_DATA FOR THE TASK_

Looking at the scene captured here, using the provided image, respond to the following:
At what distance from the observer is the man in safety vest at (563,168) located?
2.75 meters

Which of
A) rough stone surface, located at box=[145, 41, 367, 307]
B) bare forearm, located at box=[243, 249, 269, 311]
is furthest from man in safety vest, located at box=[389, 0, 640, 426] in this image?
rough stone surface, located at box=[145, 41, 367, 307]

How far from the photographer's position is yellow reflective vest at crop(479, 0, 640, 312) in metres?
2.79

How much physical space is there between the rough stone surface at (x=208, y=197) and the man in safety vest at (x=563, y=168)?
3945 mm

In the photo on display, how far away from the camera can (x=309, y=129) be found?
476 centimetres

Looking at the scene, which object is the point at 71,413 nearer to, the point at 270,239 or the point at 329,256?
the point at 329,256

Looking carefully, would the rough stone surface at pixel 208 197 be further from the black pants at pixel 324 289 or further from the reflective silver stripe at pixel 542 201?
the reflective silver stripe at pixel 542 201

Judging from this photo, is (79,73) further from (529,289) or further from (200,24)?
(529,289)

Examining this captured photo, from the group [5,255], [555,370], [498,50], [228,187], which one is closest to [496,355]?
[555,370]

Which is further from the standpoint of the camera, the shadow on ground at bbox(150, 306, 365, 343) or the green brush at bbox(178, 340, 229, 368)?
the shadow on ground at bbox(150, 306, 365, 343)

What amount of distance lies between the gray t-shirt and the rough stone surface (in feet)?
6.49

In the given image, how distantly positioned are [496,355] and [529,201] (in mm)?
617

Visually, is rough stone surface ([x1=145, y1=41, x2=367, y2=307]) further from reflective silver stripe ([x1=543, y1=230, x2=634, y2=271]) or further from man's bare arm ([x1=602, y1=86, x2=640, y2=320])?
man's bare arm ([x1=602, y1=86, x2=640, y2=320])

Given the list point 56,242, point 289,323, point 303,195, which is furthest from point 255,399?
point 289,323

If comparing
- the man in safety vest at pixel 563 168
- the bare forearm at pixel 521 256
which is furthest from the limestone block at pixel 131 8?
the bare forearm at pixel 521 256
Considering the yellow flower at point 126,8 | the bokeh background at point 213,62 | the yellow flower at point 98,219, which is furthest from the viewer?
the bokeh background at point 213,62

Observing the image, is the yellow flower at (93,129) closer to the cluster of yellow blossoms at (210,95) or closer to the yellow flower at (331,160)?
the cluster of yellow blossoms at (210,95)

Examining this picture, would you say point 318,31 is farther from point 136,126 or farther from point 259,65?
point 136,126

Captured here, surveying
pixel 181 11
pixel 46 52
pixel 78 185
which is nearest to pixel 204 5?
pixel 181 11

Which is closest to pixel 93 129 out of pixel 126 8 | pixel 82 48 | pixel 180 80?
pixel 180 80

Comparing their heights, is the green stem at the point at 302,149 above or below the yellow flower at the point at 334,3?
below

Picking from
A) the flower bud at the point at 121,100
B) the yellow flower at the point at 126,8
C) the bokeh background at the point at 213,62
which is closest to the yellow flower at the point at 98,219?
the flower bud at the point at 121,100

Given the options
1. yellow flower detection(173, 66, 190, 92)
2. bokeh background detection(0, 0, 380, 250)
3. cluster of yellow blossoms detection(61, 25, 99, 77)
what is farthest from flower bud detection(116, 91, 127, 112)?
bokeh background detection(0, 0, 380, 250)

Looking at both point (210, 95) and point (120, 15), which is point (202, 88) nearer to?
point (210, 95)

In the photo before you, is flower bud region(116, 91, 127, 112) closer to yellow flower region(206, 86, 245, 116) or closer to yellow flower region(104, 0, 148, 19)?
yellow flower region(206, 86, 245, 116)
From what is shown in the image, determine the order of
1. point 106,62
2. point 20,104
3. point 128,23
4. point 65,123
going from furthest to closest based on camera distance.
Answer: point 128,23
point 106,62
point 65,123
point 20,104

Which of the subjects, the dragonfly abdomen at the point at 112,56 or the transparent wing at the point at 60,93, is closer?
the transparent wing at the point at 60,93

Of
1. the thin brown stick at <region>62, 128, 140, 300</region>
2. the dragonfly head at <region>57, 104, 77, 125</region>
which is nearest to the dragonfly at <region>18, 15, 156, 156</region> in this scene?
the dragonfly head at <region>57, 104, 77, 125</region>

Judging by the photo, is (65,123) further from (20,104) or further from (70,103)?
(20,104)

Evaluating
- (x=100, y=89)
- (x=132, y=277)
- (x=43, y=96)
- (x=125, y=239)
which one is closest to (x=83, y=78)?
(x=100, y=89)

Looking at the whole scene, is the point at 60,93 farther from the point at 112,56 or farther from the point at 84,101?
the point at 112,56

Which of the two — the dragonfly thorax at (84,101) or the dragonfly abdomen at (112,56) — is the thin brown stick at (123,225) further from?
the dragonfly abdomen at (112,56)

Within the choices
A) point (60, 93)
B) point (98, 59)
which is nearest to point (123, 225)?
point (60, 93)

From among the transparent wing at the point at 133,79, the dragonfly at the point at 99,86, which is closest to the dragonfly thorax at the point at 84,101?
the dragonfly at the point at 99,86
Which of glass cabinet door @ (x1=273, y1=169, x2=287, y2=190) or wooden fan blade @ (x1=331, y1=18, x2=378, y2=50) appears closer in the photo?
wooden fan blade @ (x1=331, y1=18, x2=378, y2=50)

_EXERCISE INSTRUCTIONS_
Quote the entire listing above verbatim, from its first line through its last.

_RESULT_
Looking at the scene captured here, using the provided image, respond to the following:
At what distance from the observer is the man in safety vest at (563,168) located?
2.75 meters

Which of
A) rough stone surface, located at box=[145, 41, 367, 307]
B) bare forearm, located at box=[243, 249, 269, 311]
is furthest from man in safety vest, located at box=[389, 0, 640, 426] in this image?
rough stone surface, located at box=[145, 41, 367, 307]

How far from the photographer's position is yellow reflective vest at crop(479, 0, 640, 312) in metres?
2.79

How much physical space is there between the rough stone surface at (x=208, y=197) and the man in safety vest at (x=563, y=168)?
3945 mm

In the photo on display, how far away from the camera can (x=309, y=129) be found?
476 centimetres

Looking at the scene, which object is the point at 71,413 nearer to, the point at 270,239 or the point at 329,256?
the point at 329,256

Looking carefully, would the rough stone surface at pixel 208 197 be further from the black pants at pixel 324 289 or further from the reflective silver stripe at pixel 542 201?
the reflective silver stripe at pixel 542 201

Judging from this photo, is (79,73) further from (529,289) or further from (200,24)?
(529,289)

Examining this captured photo, from the group [5,255], [555,370], [498,50], [228,187], which one is closest to [496,355]?
[555,370]

Which is further from the standpoint of the camera, the shadow on ground at bbox(150, 306, 365, 343) or the green brush at bbox(178, 340, 229, 368)?
the shadow on ground at bbox(150, 306, 365, 343)

What amount of distance lies between the gray t-shirt and the rough stone surface (in feet)?
6.49

In the given image, how distantly positioned are [496,355] and [529,201] (in mm)?
617

Visually, is rough stone surface ([x1=145, y1=41, x2=367, y2=307]) further from reflective silver stripe ([x1=543, y1=230, x2=634, y2=271]) or further from man's bare arm ([x1=602, y1=86, x2=640, y2=320])?
man's bare arm ([x1=602, y1=86, x2=640, y2=320])

Given the list point 56,242, point 289,323, point 303,195, which is furthest from point 255,399?
point 289,323

If comparing
- the man in safety vest at pixel 563 168
- the bare forearm at pixel 521 256
which is furthest from the limestone block at pixel 131 8?
the bare forearm at pixel 521 256
Considering the yellow flower at point 126,8 | the bokeh background at point 213,62 | the yellow flower at point 98,219, which is furthest from the viewer?
the bokeh background at point 213,62

Observing the image, is the yellow flower at (93,129) closer to the cluster of yellow blossoms at (210,95) or closer to the yellow flower at (331,160)?
the cluster of yellow blossoms at (210,95)

Examining this picture, would you say point 318,31 is farther from point 136,126 or farther from point 259,65?
point 136,126

Captured here, surveying
pixel 181 11
pixel 46 52
pixel 78 185
which is nearest to pixel 204 5?
pixel 181 11

Which is closest to pixel 93 129 out of pixel 126 8 | pixel 82 48 | pixel 180 80?
pixel 180 80

Comparing their heights, is the green stem at the point at 302,149 above or below the yellow flower at the point at 334,3?
below

Picking from
A) the flower bud at the point at 121,100
B) the yellow flower at the point at 126,8
C) the bokeh background at the point at 213,62
which is closest to the yellow flower at the point at 98,219?
the flower bud at the point at 121,100

Given the options
1. yellow flower detection(173, 66, 190, 92)
2. bokeh background detection(0, 0, 380, 250)
3. cluster of yellow blossoms detection(61, 25, 99, 77)
what is farthest from flower bud detection(116, 91, 127, 112)?
bokeh background detection(0, 0, 380, 250)

Looking at both point (210, 95) and point (120, 15), which is point (202, 88) nearer to?
point (210, 95)

In the photo before you, is flower bud region(116, 91, 127, 112) closer to yellow flower region(206, 86, 245, 116) or closer to yellow flower region(104, 0, 148, 19)?
yellow flower region(206, 86, 245, 116)
From what is shown in the image, determine the order of
1. point 106,62
2. point 20,104
3. point 128,23
4. point 65,123
going from furthest to closest based on camera distance.
Answer: point 128,23
point 106,62
point 65,123
point 20,104

Which of the subjects, the dragonfly abdomen at the point at 112,56 or the transparent wing at the point at 60,93, is closer?
the transparent wing at the point at 60,93

Of
1. the thin brown stick at <region>62, 128, 140, 300</region>
2. the dragonfly head at <region>57, 104, 77, 125</region>
which is nearest to the dragonfly at <region>18, 15, 156, 156</region> in this scene?
the dragonfly head at <region>57, 104, 77, 125</region>

Judging by the photo, is (65,123) further from (20,104) or further from (70,103)?
(20,104)

Evaluating
- (x=100, y=89)
- (x=132, y=277)
- (x=43, y=96)
- (x=125, y=239)
which one is closest to (x=83, y=78)?
(x=100, y=89)

Looking at the whole scene, is the point at 60,93 farther from the point at 112,56 or farther from the point at 84,101?
the point at 112,56

Which of the two — the dragonfly thorax at (84,101) or the dragonfly abdomen at (112,56) — is the thin brown stick at (123,225) further from?
the dragonfly abdomen at (112,56)

Within the choices
A) point (60, 93)
B) point (98, 59)
which is nearest to point (123, 225)?
point (60, 93)

From among the transparent wing at the point at 133,79, the dragonfly at the point at 99,86, which is closest to the dragonfly thorax at the point at 84,101?
the dragonfly at the point at 99,86
Which of glass cabinet door @ (x1=273, y1=169, x2=287, y2=190) or wooden fan blade @ (x1=331, y1=18, x2=378, y2=50) appears closer in the photo?
wooden fan blade @ (x1=331, y1=18, x2=378, y2=50)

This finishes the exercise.